• Welcome to TechPowerUp Forums, Guest! Please check out our forum guidelines for info related to our community.

NVIDIA GeForce GTX 1080 SLI

Joined
Jun 10, 2014
Messages
2,958 (0.79/day)
Processor AMD Ryzen 9 5900X ||| Intel Core i7-3930K
Motherboard ASUS ProArt B550-CREATOR ||| Asus P9X79 WS
Cooling Noctua NH-U14S ||| Be Quiet Pure Rock
Memory Crucial 2 x 16 GB 3200 MHz ||| Corsair 8 x 8 GB 1333 MHz
Video Card(s) MSI GTX 1060 3GB ||| MSI GTX 680 4GB
Storage Samsung 970 PRO 512 GB + 1 TB ||| Intel 545s 512 GB + 256 GB
Display(s) Asus ROG Swift PG278QR 27" ||| Eizo EV2416W 24"
Case Fractal Design Define 7 XL x 2
Audio Device(s) Cambridge Audio DacMagic Plus
Power Supply Seasonic Focus PX-850 x 2
Mouse Razer Abyssus
Keyboard CM Storm QuickFire XT
Software Ubuntu
Right, all things I'm "dreaming about" assume some hypothetical new architecture ... in this case specifically, a data sync for the next frame that doesn't disturb the rendering of the current frame - sync that happens independently while the current frame is being rendered to hide at least the part of that latency ... possibly through nvlink
The thing that bothers me about multi-GPU is not only that we actually need it, but also that it's something that should be solvable. As mentioned multi-GPU scaling is up to the games, but all the stuttering problems are up to the drivers/hardware. NVLink would be nice, a big NVLink SLI bridge would be awesome. Still we would need more speed than both 1st generation NVLink and PCIe 3.0 provides in order to push the transfer times of the final frame down to <0.1ms, so that wouldn't happen any time soon.

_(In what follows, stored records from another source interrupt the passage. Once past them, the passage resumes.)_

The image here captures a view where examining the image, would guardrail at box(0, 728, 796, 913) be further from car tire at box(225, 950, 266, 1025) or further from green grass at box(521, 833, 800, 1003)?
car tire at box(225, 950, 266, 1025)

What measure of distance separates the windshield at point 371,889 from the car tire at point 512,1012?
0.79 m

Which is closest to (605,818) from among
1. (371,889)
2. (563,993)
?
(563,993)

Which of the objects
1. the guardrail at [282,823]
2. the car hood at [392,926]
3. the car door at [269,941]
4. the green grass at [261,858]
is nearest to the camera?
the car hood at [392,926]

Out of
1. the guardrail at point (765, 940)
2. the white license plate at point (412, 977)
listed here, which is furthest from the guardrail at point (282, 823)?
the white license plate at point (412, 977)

I do have a "solution" that will work though without any hardware changes; create a new "AFR mode" which uses the primary GPU only for display, and all the rendering is done by "slaves". At least then the latency will be constant, but there still will be some latency.

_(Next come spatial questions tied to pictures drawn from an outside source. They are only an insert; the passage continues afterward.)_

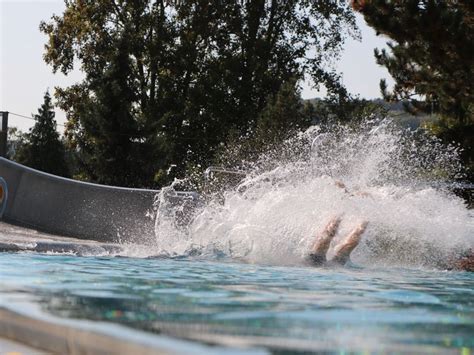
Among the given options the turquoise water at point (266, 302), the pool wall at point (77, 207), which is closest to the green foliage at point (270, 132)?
the pool wall at point (77, 207)

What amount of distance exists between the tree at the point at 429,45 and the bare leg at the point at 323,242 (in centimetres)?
590

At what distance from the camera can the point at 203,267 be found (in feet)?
33.8

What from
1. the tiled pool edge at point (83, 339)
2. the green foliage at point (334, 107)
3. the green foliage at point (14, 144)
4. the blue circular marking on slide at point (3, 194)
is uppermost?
the green foliage at point (334, 107)

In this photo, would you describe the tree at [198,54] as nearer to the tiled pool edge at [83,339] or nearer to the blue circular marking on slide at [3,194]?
the blue circular marking on slide at [3,194]

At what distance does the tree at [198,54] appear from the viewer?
1639 inches

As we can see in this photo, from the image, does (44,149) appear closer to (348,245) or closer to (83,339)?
(348,245)

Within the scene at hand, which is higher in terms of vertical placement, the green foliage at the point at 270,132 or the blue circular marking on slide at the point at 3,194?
the green foliage at the point at 270,132

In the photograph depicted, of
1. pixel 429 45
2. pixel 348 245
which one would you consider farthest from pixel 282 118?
pixel 348 245

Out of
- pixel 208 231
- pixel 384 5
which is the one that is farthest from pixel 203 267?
pixel 384 5

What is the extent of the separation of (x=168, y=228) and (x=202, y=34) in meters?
28.2

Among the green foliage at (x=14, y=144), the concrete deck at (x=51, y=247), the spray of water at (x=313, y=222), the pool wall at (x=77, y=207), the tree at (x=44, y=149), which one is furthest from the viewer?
the tree at (x=44, y=149)

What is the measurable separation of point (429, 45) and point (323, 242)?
724 cm

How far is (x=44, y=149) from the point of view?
57406 mm

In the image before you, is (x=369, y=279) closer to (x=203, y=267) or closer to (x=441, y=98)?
(x=203, y=267)
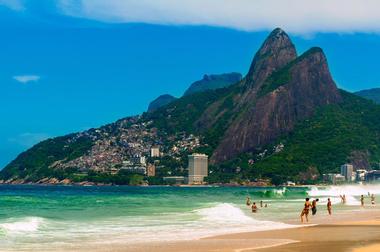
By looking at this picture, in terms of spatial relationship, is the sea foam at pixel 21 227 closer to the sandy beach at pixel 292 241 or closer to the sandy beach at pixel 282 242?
the sandy beach at pixel 282 242

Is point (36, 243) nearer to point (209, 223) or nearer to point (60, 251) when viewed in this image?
point (60, 251)

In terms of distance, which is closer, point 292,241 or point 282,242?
point 282,242

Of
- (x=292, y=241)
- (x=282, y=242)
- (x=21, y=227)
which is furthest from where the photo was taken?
(x=21, y=227)

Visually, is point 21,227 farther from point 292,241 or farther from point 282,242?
point 292,241

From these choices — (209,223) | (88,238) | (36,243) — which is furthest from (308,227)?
(36,243)

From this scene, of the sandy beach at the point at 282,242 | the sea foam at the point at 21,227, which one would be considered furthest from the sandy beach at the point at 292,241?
the sea foam at the point at 21,227

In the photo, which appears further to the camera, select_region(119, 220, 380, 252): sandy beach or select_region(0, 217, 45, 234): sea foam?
select_region(0, 217, 45, 234): sea foam

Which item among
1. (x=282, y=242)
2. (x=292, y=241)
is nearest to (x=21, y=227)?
(x=282, y=242)

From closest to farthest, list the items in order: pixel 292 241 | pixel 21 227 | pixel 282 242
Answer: pixel 282 242, pixel 292 241, pixel 21 227

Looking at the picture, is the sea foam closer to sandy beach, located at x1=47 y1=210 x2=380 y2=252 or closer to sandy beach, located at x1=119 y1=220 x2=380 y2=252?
sandy beach, located at x1=47 y1=210 x2=380 y2=252

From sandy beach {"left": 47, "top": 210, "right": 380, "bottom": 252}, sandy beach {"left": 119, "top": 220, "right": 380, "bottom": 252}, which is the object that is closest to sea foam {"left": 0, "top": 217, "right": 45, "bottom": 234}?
sandy beach {"left": 47, "top": 210, "right": 380, "bottom": 252}

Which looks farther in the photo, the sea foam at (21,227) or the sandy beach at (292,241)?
the sea foam at (21,227)
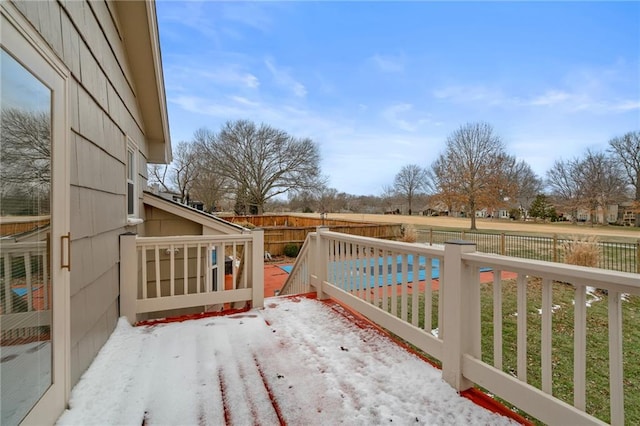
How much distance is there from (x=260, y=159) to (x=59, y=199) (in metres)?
23.2

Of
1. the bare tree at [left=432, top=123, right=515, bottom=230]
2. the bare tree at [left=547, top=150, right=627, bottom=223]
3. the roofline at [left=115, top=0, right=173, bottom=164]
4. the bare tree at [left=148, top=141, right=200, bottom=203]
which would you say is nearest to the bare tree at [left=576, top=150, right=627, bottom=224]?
the bare tree at [left=547, top=150, right=627, bottom=223]

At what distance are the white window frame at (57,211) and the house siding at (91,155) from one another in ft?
0.26

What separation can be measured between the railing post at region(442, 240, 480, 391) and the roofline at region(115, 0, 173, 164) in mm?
4082

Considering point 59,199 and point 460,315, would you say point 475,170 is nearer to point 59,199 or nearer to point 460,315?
point 460,315

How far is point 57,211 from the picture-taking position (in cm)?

Back to my previous point that we need multi-GPU. The last ~3 years or so the gaming market has changed from gamers targeting 1080p/60 Hz to 1440p/120 Hz and soon 2160p/144+ Hz. Even with the great improvements of Kepler, Maxwell and Pascal, gamers are not able to get the performance they want. We are not going to get to the point where a single GPU is "fast enough" in the next two GPU generations (Volta/post-Volta), so there is a place for multi-GPU. The problem with multi-GPU is essentially the chicken and the egg problem, but I'm pretty sure that if multi-GPU were "stutter free" and scaled well in most top games, then a lot of people would buy it. At this point it's more or less a "benchmarking feature", people who want smooth gaming stay away from it. (Multi-GPU works fine though for professional graphics where microstutter doesn't matter...)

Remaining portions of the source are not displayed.